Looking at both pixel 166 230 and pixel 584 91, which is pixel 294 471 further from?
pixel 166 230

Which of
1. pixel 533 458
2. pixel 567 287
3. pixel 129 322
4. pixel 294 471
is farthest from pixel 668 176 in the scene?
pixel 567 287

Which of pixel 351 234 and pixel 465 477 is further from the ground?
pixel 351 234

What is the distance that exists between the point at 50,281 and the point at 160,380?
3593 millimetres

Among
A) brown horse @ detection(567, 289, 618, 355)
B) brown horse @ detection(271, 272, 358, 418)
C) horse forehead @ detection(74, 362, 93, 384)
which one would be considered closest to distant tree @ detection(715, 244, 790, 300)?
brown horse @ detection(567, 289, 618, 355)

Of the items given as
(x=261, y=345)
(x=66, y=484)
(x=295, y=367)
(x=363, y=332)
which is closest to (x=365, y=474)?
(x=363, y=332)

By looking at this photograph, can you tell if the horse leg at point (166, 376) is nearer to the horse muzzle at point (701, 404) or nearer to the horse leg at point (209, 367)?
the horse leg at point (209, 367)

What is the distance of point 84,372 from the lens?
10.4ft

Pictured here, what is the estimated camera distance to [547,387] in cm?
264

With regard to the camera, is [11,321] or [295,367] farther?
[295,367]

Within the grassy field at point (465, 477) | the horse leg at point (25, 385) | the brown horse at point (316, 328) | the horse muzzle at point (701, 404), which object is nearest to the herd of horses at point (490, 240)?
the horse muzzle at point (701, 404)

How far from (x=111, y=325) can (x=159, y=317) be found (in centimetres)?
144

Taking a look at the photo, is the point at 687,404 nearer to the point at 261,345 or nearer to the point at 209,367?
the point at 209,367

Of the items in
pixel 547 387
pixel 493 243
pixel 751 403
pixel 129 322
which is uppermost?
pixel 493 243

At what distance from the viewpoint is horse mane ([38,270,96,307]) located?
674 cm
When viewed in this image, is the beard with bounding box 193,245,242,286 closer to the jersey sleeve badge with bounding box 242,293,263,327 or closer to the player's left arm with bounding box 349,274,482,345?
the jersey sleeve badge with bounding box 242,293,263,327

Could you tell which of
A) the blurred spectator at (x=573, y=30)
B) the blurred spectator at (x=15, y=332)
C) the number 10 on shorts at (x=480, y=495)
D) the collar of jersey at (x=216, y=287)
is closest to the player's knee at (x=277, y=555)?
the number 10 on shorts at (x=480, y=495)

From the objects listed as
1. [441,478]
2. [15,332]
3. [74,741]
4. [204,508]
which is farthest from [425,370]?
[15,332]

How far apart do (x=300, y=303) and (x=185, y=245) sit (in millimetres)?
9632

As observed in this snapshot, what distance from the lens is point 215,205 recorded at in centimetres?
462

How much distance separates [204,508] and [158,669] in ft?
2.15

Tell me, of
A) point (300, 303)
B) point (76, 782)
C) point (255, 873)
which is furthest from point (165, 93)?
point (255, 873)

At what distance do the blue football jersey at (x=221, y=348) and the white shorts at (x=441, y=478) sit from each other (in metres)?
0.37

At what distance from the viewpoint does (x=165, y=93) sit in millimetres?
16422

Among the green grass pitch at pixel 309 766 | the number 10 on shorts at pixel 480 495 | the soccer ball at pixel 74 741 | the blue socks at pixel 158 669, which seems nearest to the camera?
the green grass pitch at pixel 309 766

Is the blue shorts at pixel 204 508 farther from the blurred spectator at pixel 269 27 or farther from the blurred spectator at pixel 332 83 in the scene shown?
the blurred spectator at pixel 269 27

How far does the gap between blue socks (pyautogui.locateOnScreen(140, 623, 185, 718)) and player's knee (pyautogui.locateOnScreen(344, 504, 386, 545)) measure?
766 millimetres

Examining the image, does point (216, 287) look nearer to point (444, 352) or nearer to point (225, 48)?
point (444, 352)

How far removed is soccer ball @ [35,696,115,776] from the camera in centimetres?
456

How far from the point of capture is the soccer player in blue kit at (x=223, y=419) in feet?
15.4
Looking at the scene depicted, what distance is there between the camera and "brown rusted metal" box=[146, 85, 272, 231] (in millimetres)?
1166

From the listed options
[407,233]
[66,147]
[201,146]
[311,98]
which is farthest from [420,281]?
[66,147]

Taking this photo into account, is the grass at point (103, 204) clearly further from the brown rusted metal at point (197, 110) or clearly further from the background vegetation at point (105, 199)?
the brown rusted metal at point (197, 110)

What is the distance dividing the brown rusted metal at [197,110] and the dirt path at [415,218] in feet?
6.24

● GIVEN PROBLEM
Locate every line above that contains the word "closest" and copy each one out in full. Case counts.

● WRITTEN ANSWER
which one would be considered closest to distant tree @ detection(715, 244, 790, 300)?
which is closest to (x=365, y=474)?
is closest to the player's knee at (x=277, y=555)?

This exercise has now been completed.